Even Jackson’s claim that his shoulders were “literally” dislocated does not justify such charges. It was plain to nearly anyone who viewed the 60 Minutes interview in which the statements were made that this was not the case. The CBS bylineless story itself states,
Jackson demonstrated what he claimed was limited arm movement, stretching his arm and saying, “See this arm? This is as far as I can reach it. Same with this side over here.”
But elsewhere in the interview, Jackson reaches up and scratches his forehead without any apparent discomfort.

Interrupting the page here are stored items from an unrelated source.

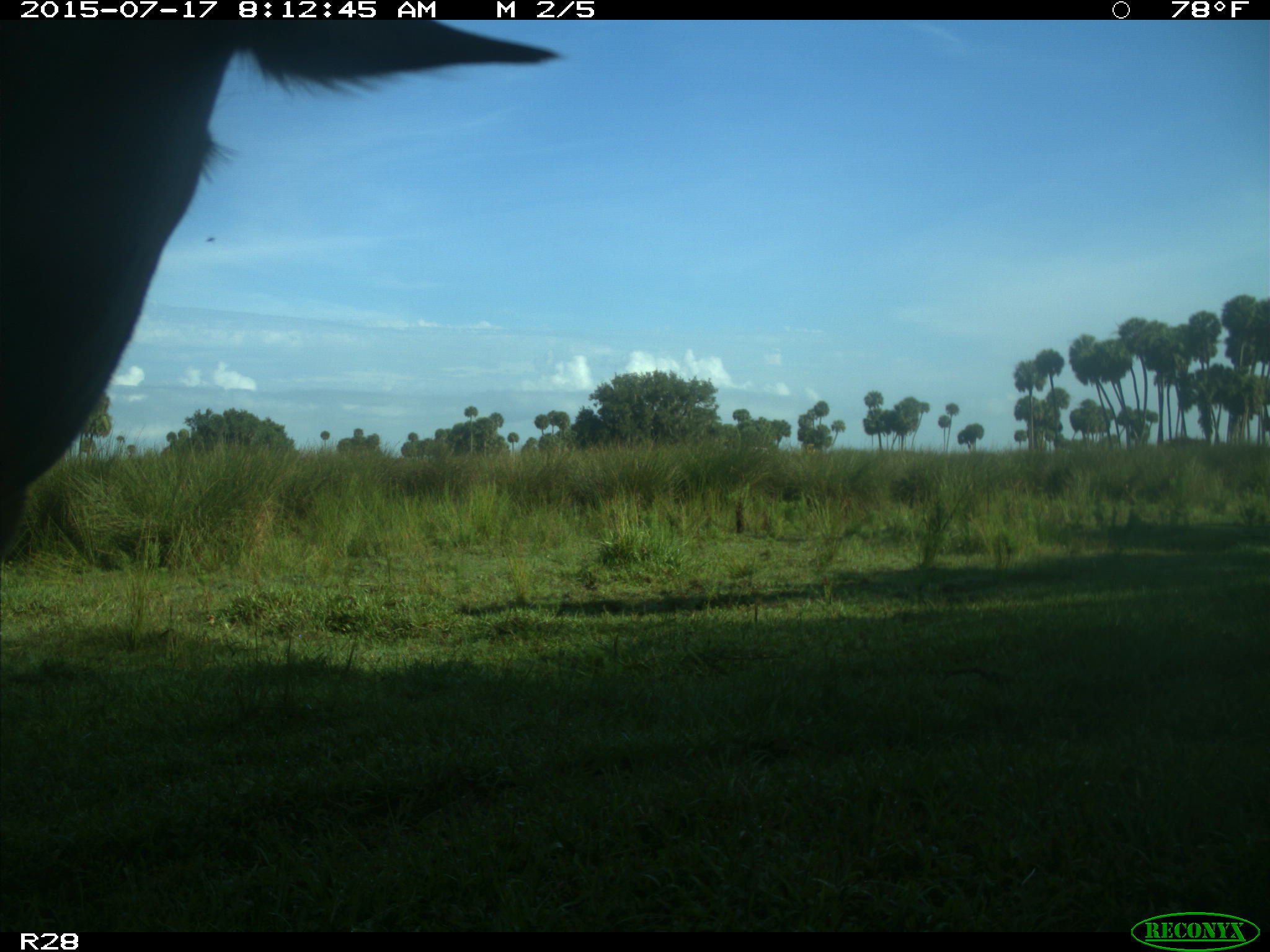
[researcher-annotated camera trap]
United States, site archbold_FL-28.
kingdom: Animalia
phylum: Chordata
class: Mammalia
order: Artiodactyla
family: Bovidae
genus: Bos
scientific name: Bos taurus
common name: domestic cow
Bos taurus (domestic cow).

Should the District Attorney demonstrate how desperately he is “not” intending to legally manhandle Jackson by prosecuting him for using hyperbole during an interview with a reporter? If justice is the goal of the District Attorney, the answer is clearly “no.” If, on the other hand, we just want — come hell, high water, or abrogation of common sense — to get Jacko, then it makes perfect sense.
If they work hard enough, they may even be able to nail him for jaywalking while they’re at it.
2 responses so far ↓
1 DesignerJim // Jan 2, 2004 at 2:05 pm
I completely fail to comprehend why anyone with two brain cells to rub together gives a rat’s ass about Michael Jackson and what he does.
2 Rick // Jan 4, 2004 at 4:08 pm
If you had those two brain cells, though, you’d understand that the post wasn’t about Michael Jackson.
It was about a just legal system. It should concern everyone with more than two brain cells AND you that more often the system is not about justice, but about who scores the most wins.
Sheriffs, prosecutors, judges and the legal system should be about finding the truth as to doing justice and about not going beyond the legal limits by attempting to lynch people for crimes that have not yet been proven; and, especially not for crimes that don’t exist (such as Sheriff Anderson’s invented “formal complaint”).
When the majority decides it’s time to hang the bastard, that’s the time for someone to stand up and say, “Do not follow the majority to do evil.” (Exodus 23:2.) When the prosecutors and police say, “You know he’s an SOB. We can’t prove it, but we’ll nail him on this other charge,” that’s the time to say, “Do not pervert justice.” (Leviticus 19:15; Deuteronomy 16:19.)
“A trial shall be an adversary proceeding where a verdict is handed down, acquitting the innocent and convicting the guilty. If the guilty man has incurred the penalty…do not go beyond the limit [of the penalty].” (Deuteronomy 25:1-3.)
I guess, though, when you’ve less than two brain cells, it’s hard to track this discussion.
[All quotations are from Rabbi Aryeh Kaplan, The Living Torah: The Five Books of Moses and the Haftarot, a new translation based on traditional Jewish sources, with notes, introduction, maps, tables, charts, bibliography and index (1981) Maznaim Publishing Corporation, Brooklyn, New York.]